• **Sección del documento**

¿Por qué hablar hoy de resiliencia? Pues bien, durante las últimas semanas han sido noticia las pruebas presentadas por la defensa de los atacantes ante el juez que instruye el caso de la violación durante los San Fermines el verano pasado.

Una de estas pruebas consiste en la utilización de las redes sociales de la víctima que sufrió la violación. Con ellas, se pretende mostrar que la joven había “seguido con su vida”, realizando actos cotidianos como compartir fotos, celebrar su cumpleaños o salir de fiesta.

Al pretender mostrar la recuperación de las víctimas como símbolo de que no hubo crimen, se está olvidando que este proceso de recuperación recibe el nombre de resiliencia. Y que, además, es algo que todos los psicólogos tratamos de potenciar en las personas que nos confían sus dificultades.

• **Qué debes hacer**
Enumera los actos cotidianos que la sección del documento de arriba menciona como muestra de que la joven había "seguido con su vida".

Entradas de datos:
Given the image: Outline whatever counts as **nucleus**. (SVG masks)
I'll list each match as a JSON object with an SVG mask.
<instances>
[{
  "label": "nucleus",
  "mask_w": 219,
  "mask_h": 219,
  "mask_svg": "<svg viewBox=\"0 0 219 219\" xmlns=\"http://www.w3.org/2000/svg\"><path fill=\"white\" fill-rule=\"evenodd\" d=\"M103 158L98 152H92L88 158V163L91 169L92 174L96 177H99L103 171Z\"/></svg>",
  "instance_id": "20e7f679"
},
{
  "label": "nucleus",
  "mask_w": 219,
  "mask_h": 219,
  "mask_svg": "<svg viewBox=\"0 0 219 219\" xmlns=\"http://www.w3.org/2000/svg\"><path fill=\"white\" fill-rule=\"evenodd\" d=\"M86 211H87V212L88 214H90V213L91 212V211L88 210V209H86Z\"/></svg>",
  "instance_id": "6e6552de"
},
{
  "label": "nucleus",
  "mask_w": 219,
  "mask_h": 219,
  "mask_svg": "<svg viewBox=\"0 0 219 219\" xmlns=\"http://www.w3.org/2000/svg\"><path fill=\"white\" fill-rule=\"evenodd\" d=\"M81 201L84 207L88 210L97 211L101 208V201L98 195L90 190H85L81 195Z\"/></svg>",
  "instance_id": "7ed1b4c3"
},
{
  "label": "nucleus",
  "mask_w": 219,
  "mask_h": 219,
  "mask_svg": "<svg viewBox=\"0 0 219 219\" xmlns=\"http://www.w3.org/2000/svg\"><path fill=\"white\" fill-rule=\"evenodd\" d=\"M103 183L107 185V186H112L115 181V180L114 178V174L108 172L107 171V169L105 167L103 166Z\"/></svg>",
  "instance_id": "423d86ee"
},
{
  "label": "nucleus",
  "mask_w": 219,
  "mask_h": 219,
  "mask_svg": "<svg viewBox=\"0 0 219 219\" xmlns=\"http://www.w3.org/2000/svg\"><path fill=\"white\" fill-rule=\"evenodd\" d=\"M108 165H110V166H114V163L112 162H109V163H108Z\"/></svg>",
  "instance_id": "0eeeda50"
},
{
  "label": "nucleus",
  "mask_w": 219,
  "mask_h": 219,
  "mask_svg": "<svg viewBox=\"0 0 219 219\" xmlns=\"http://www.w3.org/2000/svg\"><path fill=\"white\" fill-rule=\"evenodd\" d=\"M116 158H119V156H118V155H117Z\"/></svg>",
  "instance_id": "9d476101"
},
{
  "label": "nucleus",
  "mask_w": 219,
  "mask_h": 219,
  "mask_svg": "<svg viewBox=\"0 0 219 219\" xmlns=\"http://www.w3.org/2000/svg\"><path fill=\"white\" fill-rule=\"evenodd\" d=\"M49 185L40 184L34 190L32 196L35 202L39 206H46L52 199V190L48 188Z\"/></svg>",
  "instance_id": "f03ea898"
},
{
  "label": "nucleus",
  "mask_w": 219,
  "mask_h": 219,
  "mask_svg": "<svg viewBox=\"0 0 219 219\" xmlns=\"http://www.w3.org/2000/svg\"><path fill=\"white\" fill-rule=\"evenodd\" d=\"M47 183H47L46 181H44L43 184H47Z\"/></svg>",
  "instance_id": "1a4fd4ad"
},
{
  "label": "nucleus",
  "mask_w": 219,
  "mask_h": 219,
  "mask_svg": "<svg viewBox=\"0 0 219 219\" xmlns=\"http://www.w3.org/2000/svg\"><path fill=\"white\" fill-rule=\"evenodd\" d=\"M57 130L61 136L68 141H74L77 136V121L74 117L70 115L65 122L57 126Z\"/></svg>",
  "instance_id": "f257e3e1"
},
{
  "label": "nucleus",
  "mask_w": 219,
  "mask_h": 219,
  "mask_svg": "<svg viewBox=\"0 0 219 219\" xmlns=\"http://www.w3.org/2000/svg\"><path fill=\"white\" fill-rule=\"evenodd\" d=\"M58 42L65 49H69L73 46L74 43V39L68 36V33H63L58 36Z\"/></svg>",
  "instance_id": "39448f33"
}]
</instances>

• **Resultado esperado**
- Compartir fotos
- Celebrar su cumpleaños
- Salir de fiesta